> _Task to complete_
When you retype the entries, keep each one exact and leave out the pictures.
───── Data ─────
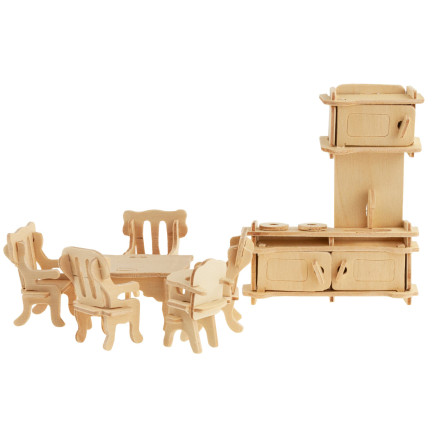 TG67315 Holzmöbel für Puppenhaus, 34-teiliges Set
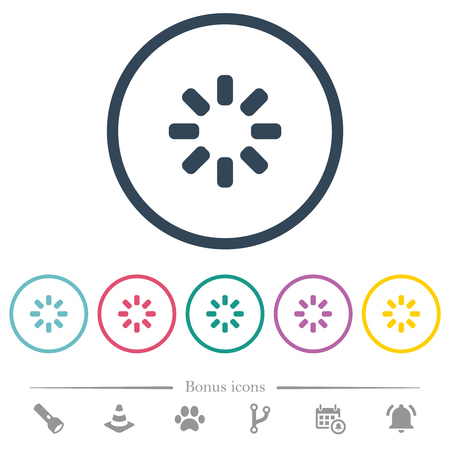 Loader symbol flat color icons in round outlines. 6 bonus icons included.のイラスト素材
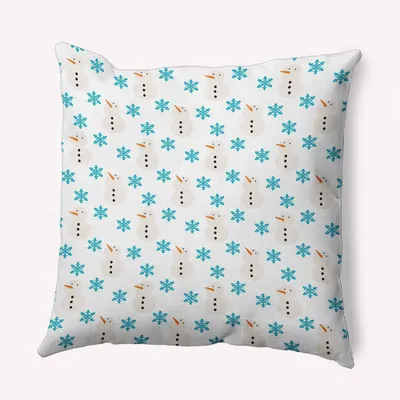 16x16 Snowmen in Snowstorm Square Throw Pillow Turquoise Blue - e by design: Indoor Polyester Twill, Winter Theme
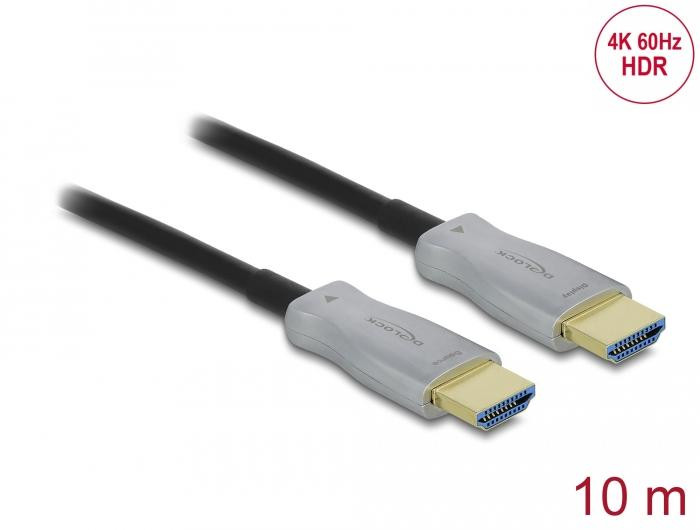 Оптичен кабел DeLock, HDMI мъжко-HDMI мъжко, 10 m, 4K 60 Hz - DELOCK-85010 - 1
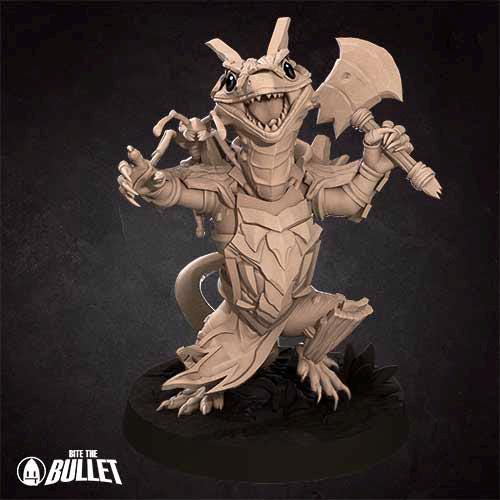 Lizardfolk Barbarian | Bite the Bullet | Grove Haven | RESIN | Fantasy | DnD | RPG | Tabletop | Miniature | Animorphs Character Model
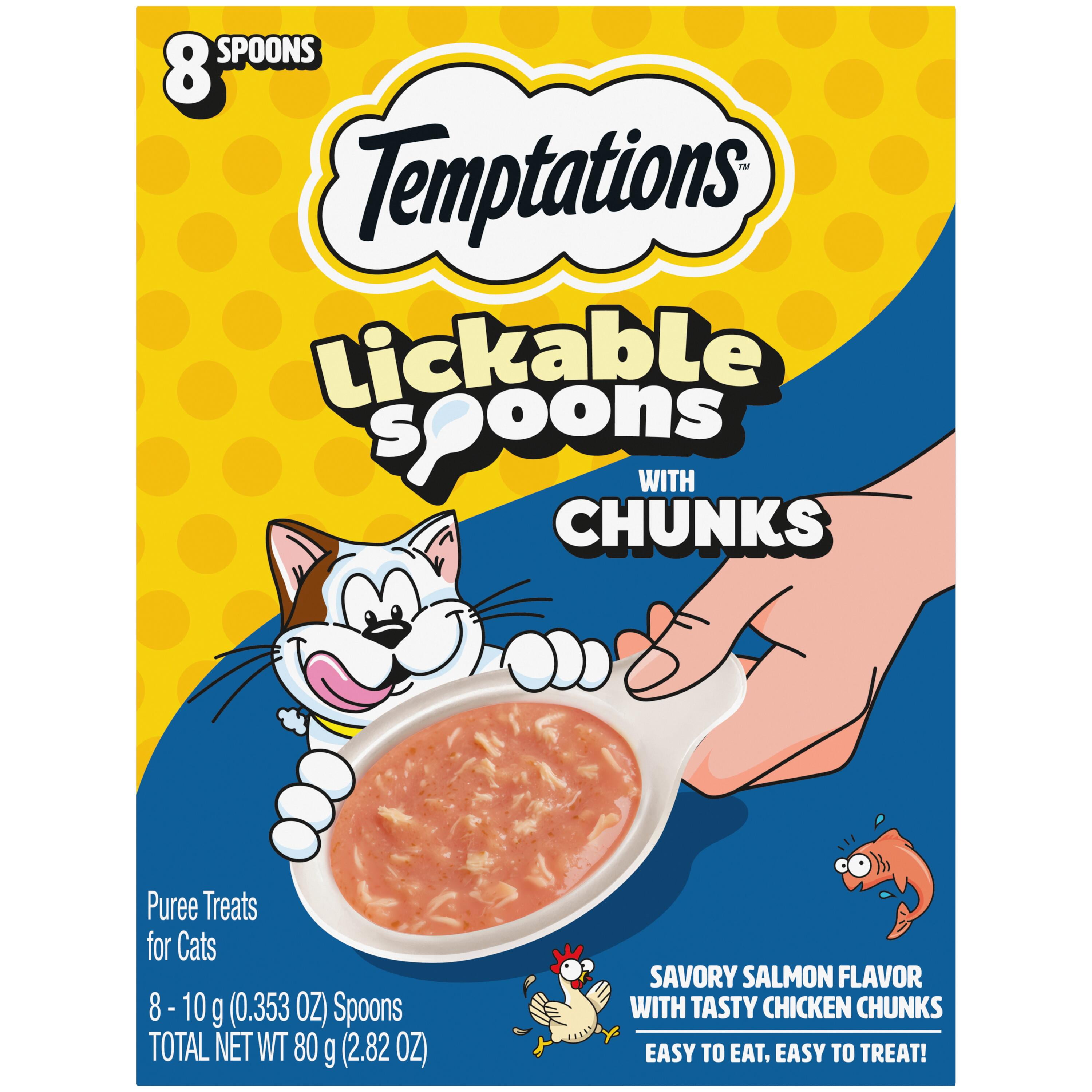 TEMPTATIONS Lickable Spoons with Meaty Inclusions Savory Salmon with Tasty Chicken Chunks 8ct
─────
> _Solution for this exercise_
 TG67315 Holzmöbel für Puppenhaus, 34-teiliges Set
 Loader symbol flat color icons in round outlines. 6 bonus icons included.のイラスト素材
 16x16 Snowmen in Snowstorm Square Throw Pillow Turquoise Blue - e by design: Indoor Polyester Twill, Winter Theme
 Оптичен кабел DeLock, HDMI мъжко-HDMI мъжко, 10 m, 4K 60 Hz - DELOCK-85010 - 1
 Lizardfolk Barbarian | Bite the Bullet | Grove Haven | RESIN | Fantasy | DnD | RPG | Tabletop | Miniature | Animorphs Character Model
 TEMPTATIONS Lickable Spoons with Meaty Inclusions Savory Salmon with Tasty Chicken Chunks 8ct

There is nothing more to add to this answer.